The photo shoot came to an end. They told me I could come pick my money up the next day. My last day in Vienna. I wanted it now because I did not want to see them again.
Nina and I went back to our dream.
The next day we were standing in their apartment for the last time. Hans was, as always, in his underwear. It seems that we caught him in the act. He started to tell me that I was a big disappointment to them but I told him to shut his fucking mouth. I focused on Liz. I asked her where the money was. I wanted my pay from the Subversive Messe and whatever it was they saw fit to give me for the completion of our contract. Liz presented me with a payroll log which listed the 200 Euros they were going to give me with all of the deductions for the small increments they had given me, many of them false. The balance was 70 Euros.

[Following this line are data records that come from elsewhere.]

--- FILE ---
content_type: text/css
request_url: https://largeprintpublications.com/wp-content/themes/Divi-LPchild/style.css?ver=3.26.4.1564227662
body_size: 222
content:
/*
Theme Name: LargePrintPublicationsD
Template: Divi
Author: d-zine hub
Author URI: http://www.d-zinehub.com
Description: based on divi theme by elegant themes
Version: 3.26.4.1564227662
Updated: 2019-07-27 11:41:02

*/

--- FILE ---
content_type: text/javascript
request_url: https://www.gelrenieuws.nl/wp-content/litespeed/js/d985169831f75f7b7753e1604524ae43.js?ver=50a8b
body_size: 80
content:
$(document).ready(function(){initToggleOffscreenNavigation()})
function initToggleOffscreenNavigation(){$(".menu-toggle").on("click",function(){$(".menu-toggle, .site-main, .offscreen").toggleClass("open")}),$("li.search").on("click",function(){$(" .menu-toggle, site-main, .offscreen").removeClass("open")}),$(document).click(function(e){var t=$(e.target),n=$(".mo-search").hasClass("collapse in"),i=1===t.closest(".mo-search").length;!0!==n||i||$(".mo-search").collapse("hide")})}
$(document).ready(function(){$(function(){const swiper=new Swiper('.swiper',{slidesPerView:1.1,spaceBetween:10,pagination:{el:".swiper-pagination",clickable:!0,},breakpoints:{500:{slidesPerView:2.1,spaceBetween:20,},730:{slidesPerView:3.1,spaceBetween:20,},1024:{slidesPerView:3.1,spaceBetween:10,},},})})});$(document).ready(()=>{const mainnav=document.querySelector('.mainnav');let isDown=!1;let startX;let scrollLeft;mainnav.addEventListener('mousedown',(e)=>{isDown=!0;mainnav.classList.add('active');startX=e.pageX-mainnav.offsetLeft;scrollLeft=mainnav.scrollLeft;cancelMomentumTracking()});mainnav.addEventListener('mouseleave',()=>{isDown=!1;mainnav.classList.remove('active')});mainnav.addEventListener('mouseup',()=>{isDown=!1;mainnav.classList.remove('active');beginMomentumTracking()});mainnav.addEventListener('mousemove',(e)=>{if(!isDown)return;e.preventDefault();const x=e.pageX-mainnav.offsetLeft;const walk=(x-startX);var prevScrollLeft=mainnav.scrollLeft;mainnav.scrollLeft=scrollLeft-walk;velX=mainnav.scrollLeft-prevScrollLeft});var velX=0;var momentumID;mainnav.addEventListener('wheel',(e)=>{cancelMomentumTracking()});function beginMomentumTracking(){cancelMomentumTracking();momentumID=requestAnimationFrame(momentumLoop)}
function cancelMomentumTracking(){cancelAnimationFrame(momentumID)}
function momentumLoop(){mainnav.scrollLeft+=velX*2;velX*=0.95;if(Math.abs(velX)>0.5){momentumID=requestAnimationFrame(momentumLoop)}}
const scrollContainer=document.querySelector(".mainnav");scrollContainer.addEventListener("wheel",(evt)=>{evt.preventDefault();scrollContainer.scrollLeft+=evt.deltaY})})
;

Again I lost it. The money they had given to me had been a very small and infrequent per diem. On top of that they were completely ignoring the 300 Euros which was owed to me directly from the Messe. They told me that I wasn’t entitled to that money because it was their project which was on display there. She looked shocked to find that I knew the size of the grant that they had received and that I had a list of my own. The list was the expenses that they had invested into this project which amounted to less than 500 Euros which meant that they were sitting on a 5,500 Euro profit for a project for which I was the only claim to legitimacy they had and they were going to hand me 70 Euros? Absolutely not.
Liz changed her offer to 200 which was still not enough to calm my fury. I wanted at the very least the 300 that they had outright stolen from me. I didn’t give a fuck about their money. I didn’t want their money. I wanted my money.
Liz left the apartment to get the 200 Euros from an ATM (no, she didn’t even have that bullshit sum prepared) and so Nina and I were faced with Hans in all of his grotesqueness. He began to yell obscenities from his computer chair, too fat to get out of it and to face me like any kind of a man. He began a very bizarre tangent. He started listing off things that I have sucked. Dicks, people, art, Moazzam, etc. etc…
This was too much. I looked at Nina. Her eyes were like two pools of comfort. I decided I didn’t need this. I grabbed her hand and we began to leave. When we got out to the sidewalk Hans had continued his ranting out of the window. Liz was walking to the door with the money in her hand. She handed it to me. I slapped it out of her hand and told her to fuck herself.
We walked out of a cloud of bills holding hands, poor but proud and, most importantly, together.
The next day the plane came to take me away. Inside the airport at the electric gate which would separate us we kissed one last time in Vienna and she whispered in my ear that she would see me in Brighton. I smiled. The sunglasses were hiding a few tears. That was the hardest departure I’ve ever made.
The ticket had been acquired by a friend of Liz who worked for the airline. She was a stewardess. She asked me if I had the money for the ticket. I told her that Hans and Liz had sworn that they would cover it.
Goodbye, Wein. You showed me the best and the worst of yourself.